-------- Список --------
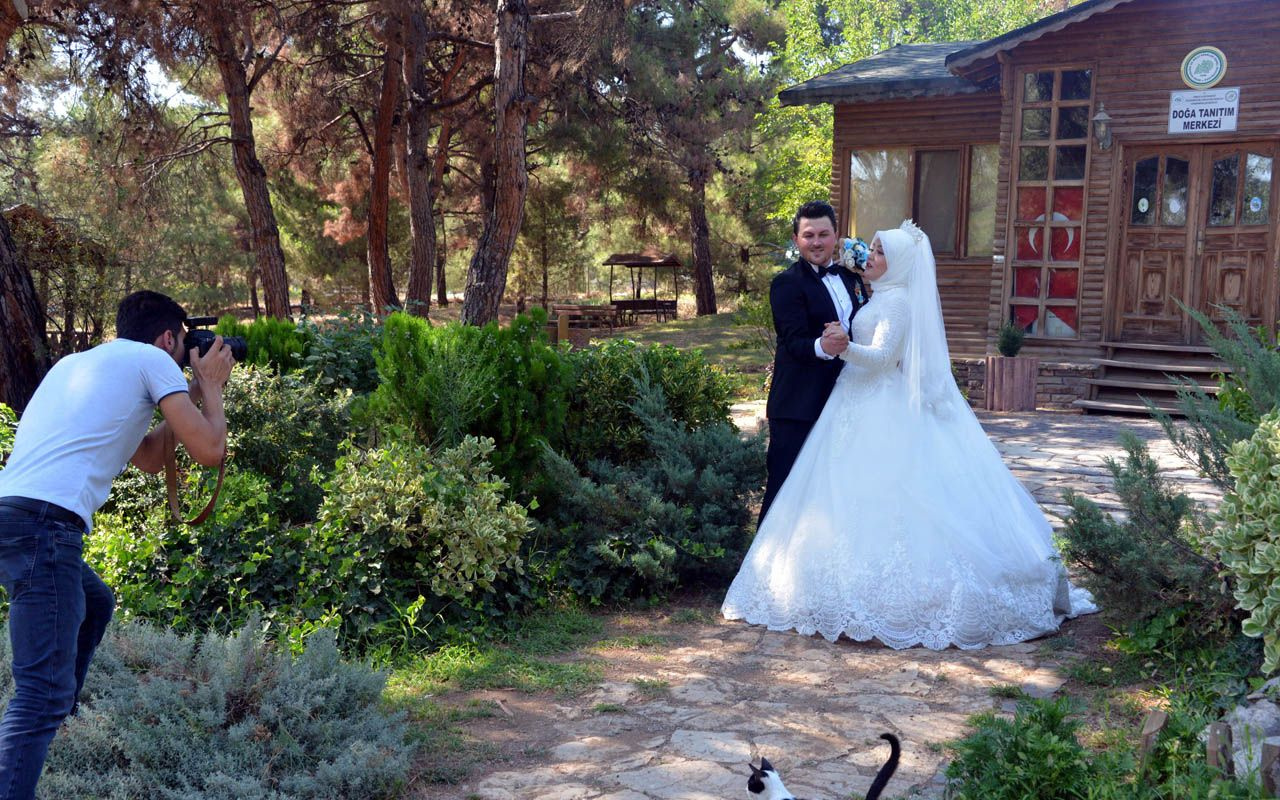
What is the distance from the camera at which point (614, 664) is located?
516 centimetres

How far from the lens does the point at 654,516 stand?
6234 millimetres

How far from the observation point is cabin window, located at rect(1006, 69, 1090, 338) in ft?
43.7

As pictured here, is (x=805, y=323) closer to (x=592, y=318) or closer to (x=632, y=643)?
(x=632, y=643)

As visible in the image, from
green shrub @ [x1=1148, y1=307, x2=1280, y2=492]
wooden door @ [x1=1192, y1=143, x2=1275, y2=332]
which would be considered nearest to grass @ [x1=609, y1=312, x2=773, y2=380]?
wooden door @ [x1=1192, y1=143, x2=1275, y2=332]

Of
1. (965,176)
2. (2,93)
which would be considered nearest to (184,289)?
(2,93)

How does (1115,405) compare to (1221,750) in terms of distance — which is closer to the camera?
(1221,750)

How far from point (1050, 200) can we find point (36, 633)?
1293 cm

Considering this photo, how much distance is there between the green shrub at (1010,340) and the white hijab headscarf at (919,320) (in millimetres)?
8127

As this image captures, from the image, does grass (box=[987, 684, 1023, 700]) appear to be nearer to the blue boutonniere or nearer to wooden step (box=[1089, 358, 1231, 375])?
the blue boutonniere

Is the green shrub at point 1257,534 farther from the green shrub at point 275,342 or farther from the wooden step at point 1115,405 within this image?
the wooden step at point 1115,405

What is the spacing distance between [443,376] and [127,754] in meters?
3.00

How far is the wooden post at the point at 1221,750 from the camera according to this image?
10.3 feet

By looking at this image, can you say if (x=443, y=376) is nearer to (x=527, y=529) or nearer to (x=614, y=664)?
(x=527, y=529)

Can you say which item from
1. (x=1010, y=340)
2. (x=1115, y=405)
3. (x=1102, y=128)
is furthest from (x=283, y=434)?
(x=1102, y=128)
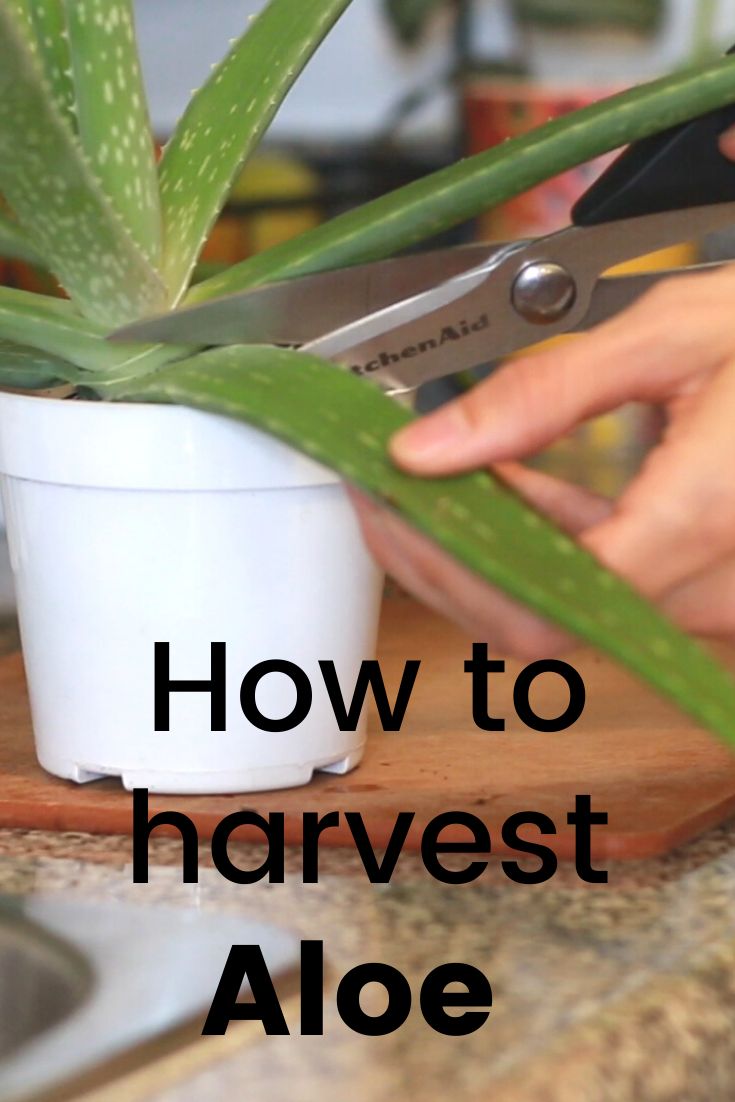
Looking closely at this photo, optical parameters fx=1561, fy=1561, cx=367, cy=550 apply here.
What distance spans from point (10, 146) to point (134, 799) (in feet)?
0.76

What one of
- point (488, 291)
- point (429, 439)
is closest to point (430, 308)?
point (488, 291)

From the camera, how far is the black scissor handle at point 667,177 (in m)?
0.56

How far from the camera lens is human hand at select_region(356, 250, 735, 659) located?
1.39 feet

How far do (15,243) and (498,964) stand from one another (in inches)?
12.9

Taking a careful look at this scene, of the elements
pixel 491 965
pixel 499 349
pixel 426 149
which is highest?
pixel 426 149

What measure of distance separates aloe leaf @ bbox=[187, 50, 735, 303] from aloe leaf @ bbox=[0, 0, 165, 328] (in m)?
0.04

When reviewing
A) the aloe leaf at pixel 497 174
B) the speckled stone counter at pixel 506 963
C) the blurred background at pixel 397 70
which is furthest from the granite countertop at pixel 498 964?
the blurred background at pixel 397 70

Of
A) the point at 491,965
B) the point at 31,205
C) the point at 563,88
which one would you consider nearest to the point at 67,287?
the point at 31,205

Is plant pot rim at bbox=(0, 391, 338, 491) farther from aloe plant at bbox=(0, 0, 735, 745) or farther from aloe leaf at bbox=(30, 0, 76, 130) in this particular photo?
aloe leaf at bbox=(30, 0, 76, 130)

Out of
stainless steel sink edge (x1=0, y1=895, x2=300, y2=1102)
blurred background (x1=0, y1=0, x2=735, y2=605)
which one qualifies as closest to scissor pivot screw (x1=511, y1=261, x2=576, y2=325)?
stainless steel sink edge (x1=0, y1=895, x2=300, y2=1102)

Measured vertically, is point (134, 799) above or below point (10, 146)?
below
--------
● Что сделать
Найдите в списке выше все строки, где есть слово «furthest», и перепишите их. Заглавные и строчные буквы различаются.

● Готовый ответ
is furthest from (x=283, y=434)?
which is furthest from the granite countertop at pixel 498 964?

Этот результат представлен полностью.